As a dietitian, I’ve been treating people with autoimmune conditions, including Hashimoto’s disease, for years.

Hashimoto’s is the most common type of hypothyroidism in the United States. It’s an autoimmune disease that damages the thyroid, a gland that releases hormones that control metabolism, growth, and a number of other bodily functions.

Through my patients, I knew how difficult Hashimoto’s disease could be to diagnose, treat, and manage.

However, I had no idea just how much this disease affects physical and mental health until I was diagnosed myself.

Here’s my story.

Dietitian Jillian Kubala with her dogShare on Pinterest
Courtesy of Jillian Kubala

I started to feel off in the summer of 2019. I couldn’t sleep, was so tired during the day that I could barely finish my work, and felt hungover every morning even though I wasn’t drinking alcohol at the time.

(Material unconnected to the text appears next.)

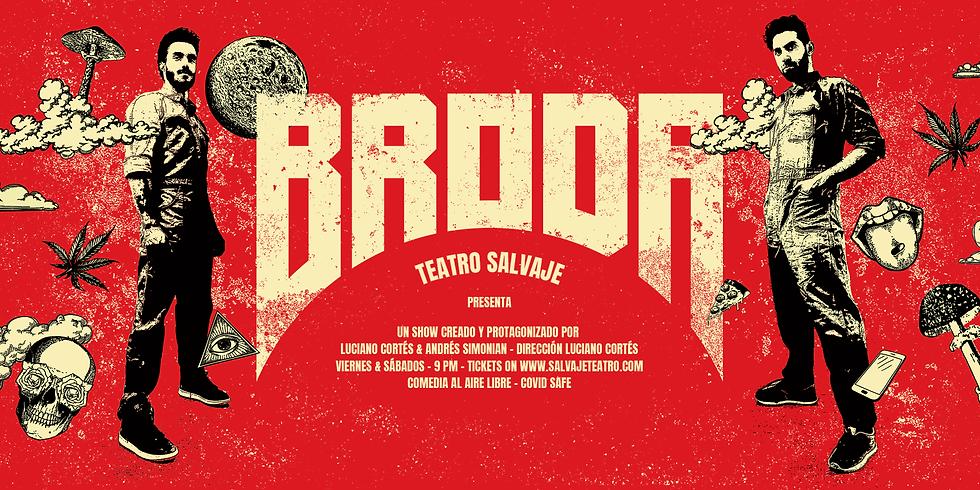 BRODA - Saturday 30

I was also experiencing strange heart flutters, anxiety, brain fog, difficulty concentrating, extreme cold intolerance, joint pain, air hunger (a feeling of shortness of breath), and many other vague symptoms.

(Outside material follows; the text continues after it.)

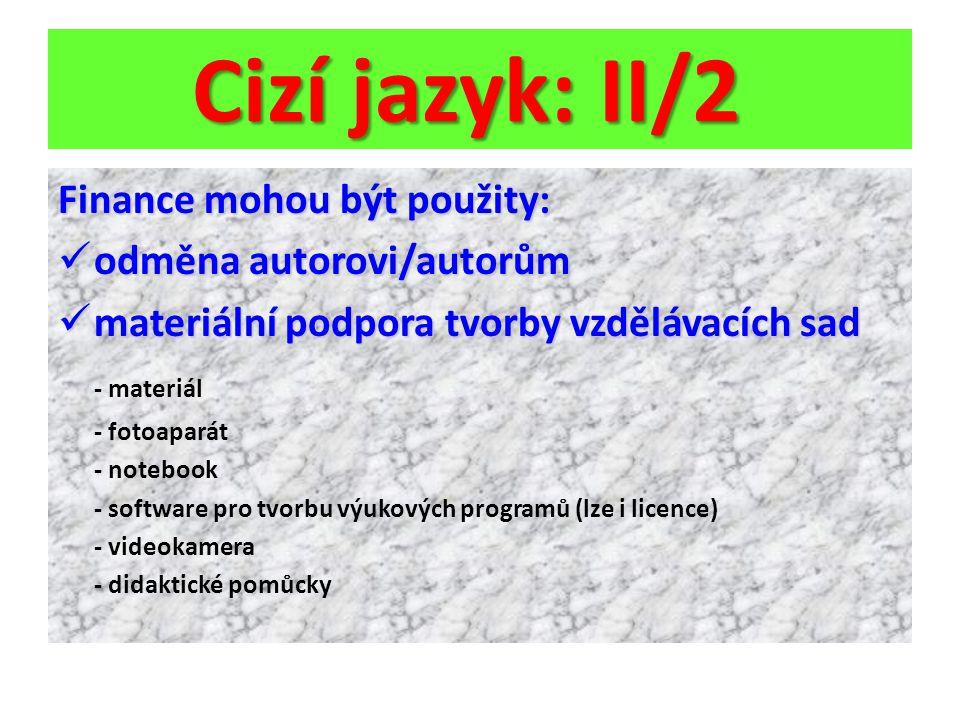 Cizí jazyk: II/2 Finance mohou být použity: odměna autorovi/autorům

Over the next several months, I visited a number of specialists, including a cardiologist, pulmonologist, and rheumatologist. Every test came back normal aside from my white blood cell count, which was low. I was also slightly anemic.

Side note

Some people with Hashimoto’s disease have normal or only borderline low thyroid values in lab results. That’s because the thyroid destruction that happens during Hashimoto’s disease is intermittent.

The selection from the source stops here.